Second, for Notre Dame as an institution. Notre Dame is embracing the strategy of middle-range conformity and this strikes me as a bad idea. Let’s take it as granted that there is no way that Notre Dame economics is going to crack the US News or NRC top 10 in the medium-term. If so, it seems like Notre Dame is better having a deviant but distinctive department than a conventional department without any reputation at all (in the Zuckerman “focused identity” sense). This is the exact opposite of the famous GMU strategy to raise up their third-tier law school and econ department into the top half of the second-tier by developing a high profile and distinctive identity by emphasizing “law and economics” and the Austrian school. This was incredibly successful and managed to put GMU on the map (and raise the profile of these ideas, see point #1). GMU administrators describe their strategy as “moneyball,” meaning they found a niche with a lot of unappreciated and underpriced faculty talent, but I think of equal or greater importance was that they created a very focused and distinctive identity. [See the Crooked Timber book symposium on Rise of the Conservative Legal Movement for some very interesting thoughts on this].
The only way it could possibly benefit Notre Dame is in undergraduate education, if we feel (plausibly but not certainly) that undergraduates benefit from learning the conventional theories and (plausibly but not certainly) that most high school seniors aren’t aware of the specific intellectual reputations of specific departments. However if undergraduates know broadly what to expect of an institution (perhaps because Catholic universities are known for embracing the church’s “social doctrine” of center-left economic policy) then they’ll understand what they are signing up for and I think it’s good that they have the option of choosing an unconventional economics education.
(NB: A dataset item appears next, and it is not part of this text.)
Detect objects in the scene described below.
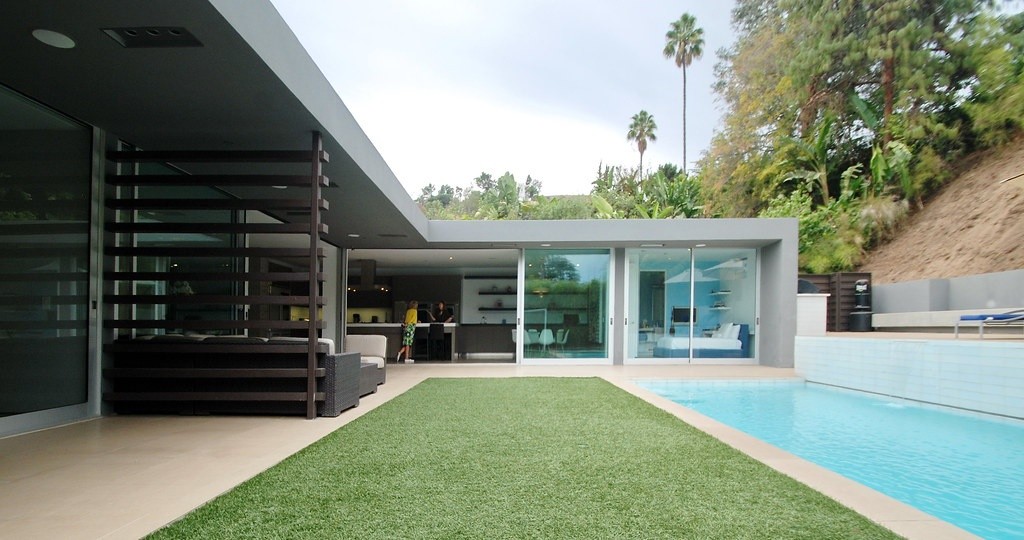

Finally, I think it’s ironic that conventional economics assumptions of perfect information and free competition make a more plausible case that Notre Dame should keep a heterodox econ department (for reasons of undergrad pedagogy) than do the heterodox assumptions of bounded rationality and captive audiences. On the other hand, heterodox econ and econ soc are much better at predicting that Notre Dame would conform to disciplinary conventions.